Input material Block Start

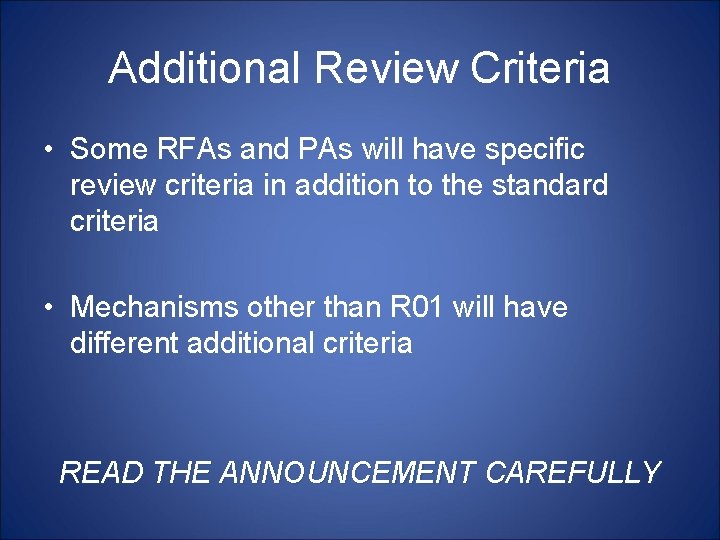 Additional Review Criteria

• Some RFAs and PAs will have specific review criteria in addition to the standard criteria

• Mechanisms other than R01 will have different additional criteria

READ THE ANNOUNCEMENT CAREFULLY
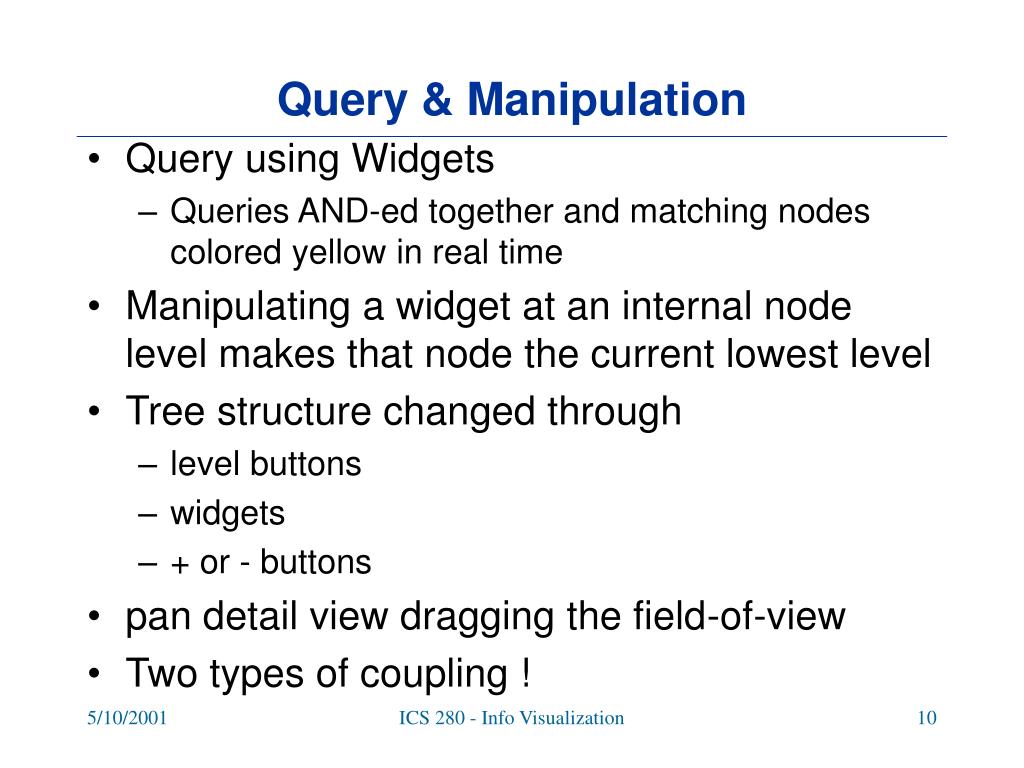 Query & Manipulation

• Query using Widgets
– Queries AND-ed together and matching nodes colored yellow in real time
• Manipulating a widget at an internal node level makes that node the current lowest level
• Tree structure changed through
– level buttons
– widgets
– + or - buttons
• pan detail view dragging the field-of-view
• Two types of coupling !

5/10/2001

ICS 280 - Info Visualization

10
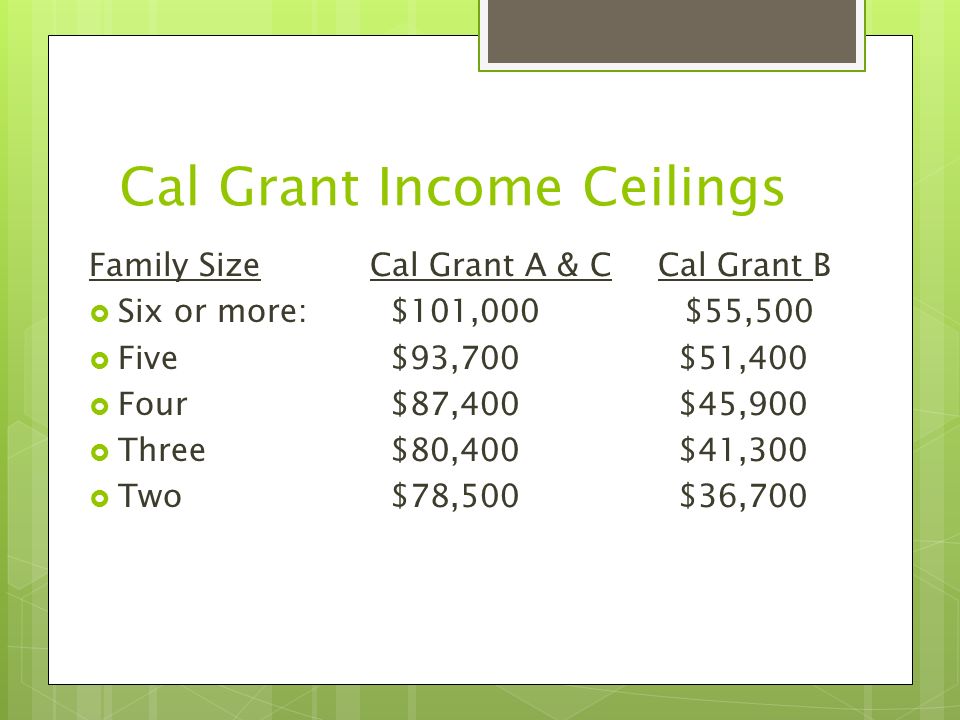 Cal Grant Income Ceilings

| Family Size | Cal Grant A & C | Cal Grant B |
|---|---|---|
| Six or more: | \$101,000 | \$55,500 |
| Five | \$93,700 | \$51,400 |
| Four | \$87,400 | \$45,900 |
| Three | \$80,400 | \$41,300 |
| Two | \$78,500 | \$36,700 |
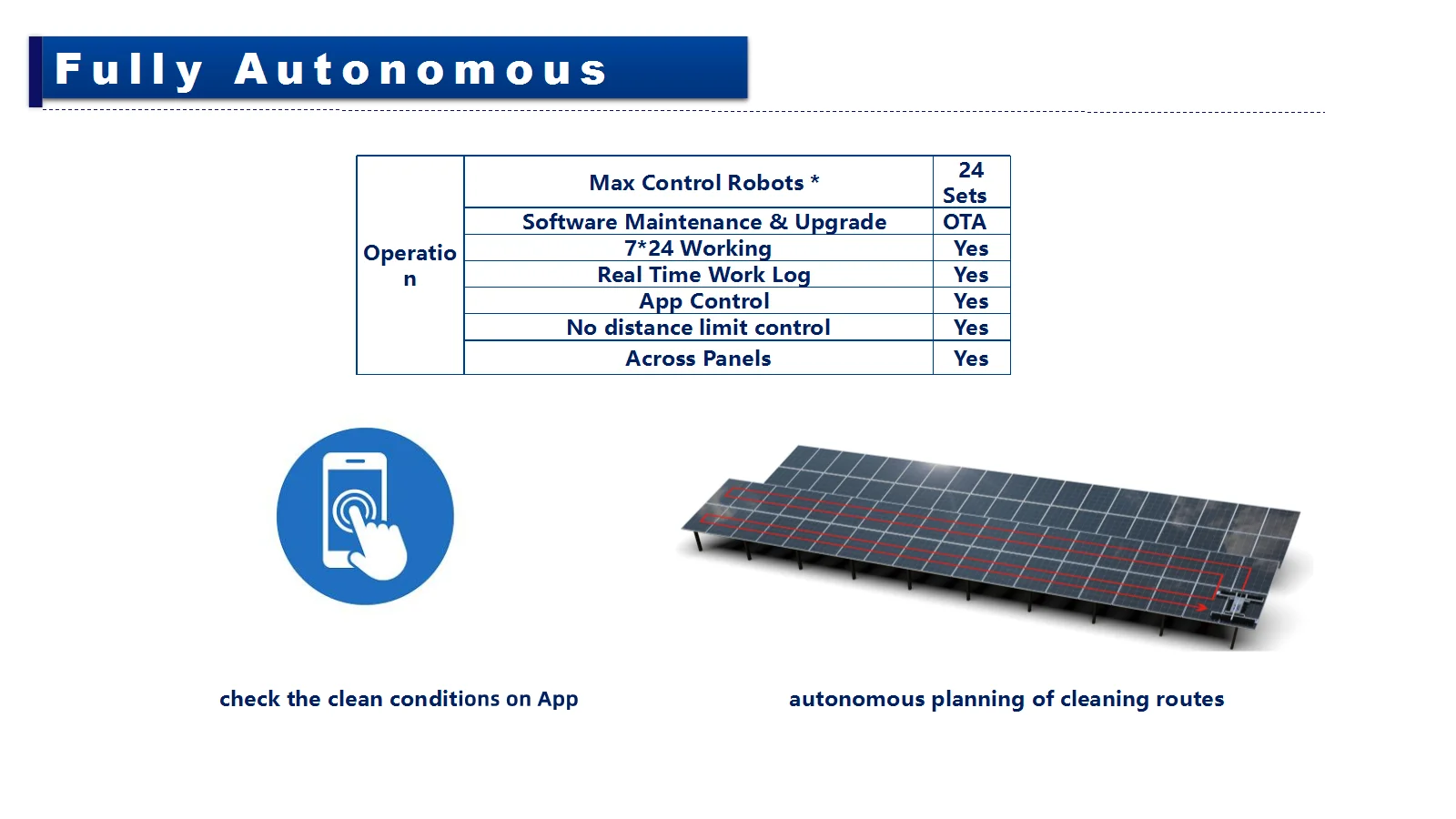 Fully Autonomous

| Operation | Max Control Robots * | 24 Sets |
|---|---|---|
| | Software Maintenance & Upgrade | OTA |
| | 7*24 Working | Yes |
| | Real Time Work Log | Yes |
| | App Control | Yes |
| | No distance limit control | Yes |
| | Across Panels | Yes |

check the clean conditions on App

autonomous planning of cleaning routes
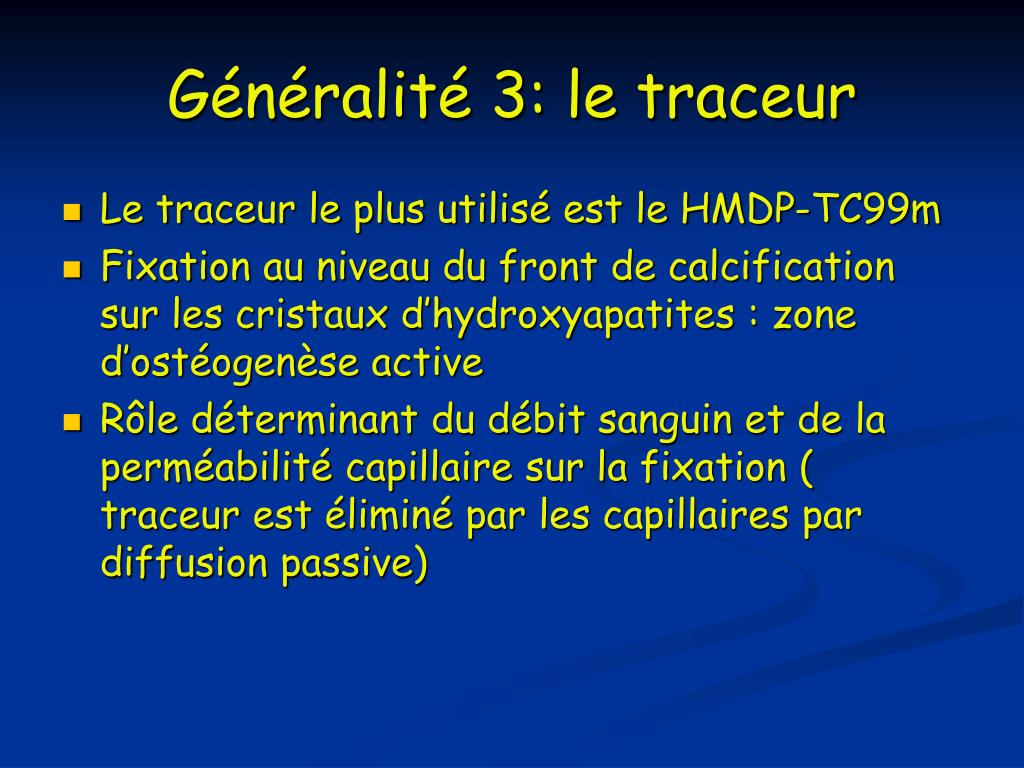 Généralité 3: le traceur

- Le traceur le plus utilisé est le HMDP-TC99m
- Fixation au niveau du front de calcification sur les cristaux d’hydroxyapatites : zone d’ostéogenèse active
- Rôle déterminant du débit sanguin et de la perméabilité capillaire sur la fixation ( traceur est éliminé par les capillaires par diffusion passive)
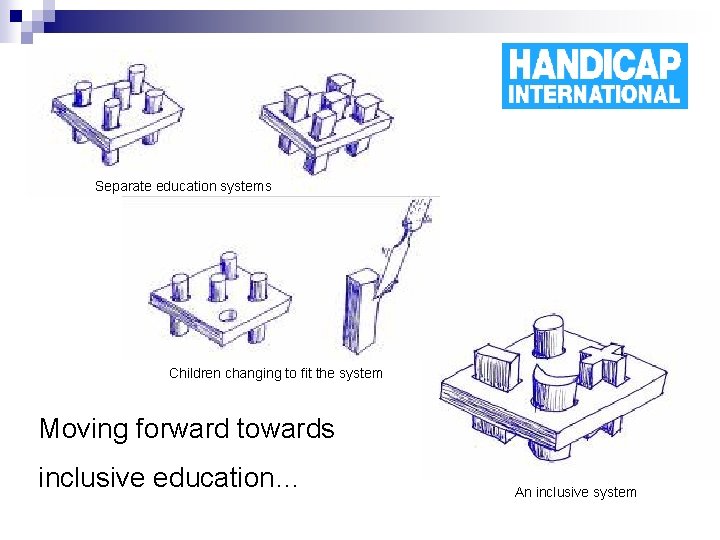 HANDICAP INTERNATIONAL

Separate education systems

Children changing to fit the system

Moving forward towards inclusive education…

An inclusive system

Input material Block End

Exercise details. For this exercise, gather every line of the data that contains the word "level".

Answer for the task.
• Manipulating a widget at an internal node level makes that node the current lowest level
– level buttons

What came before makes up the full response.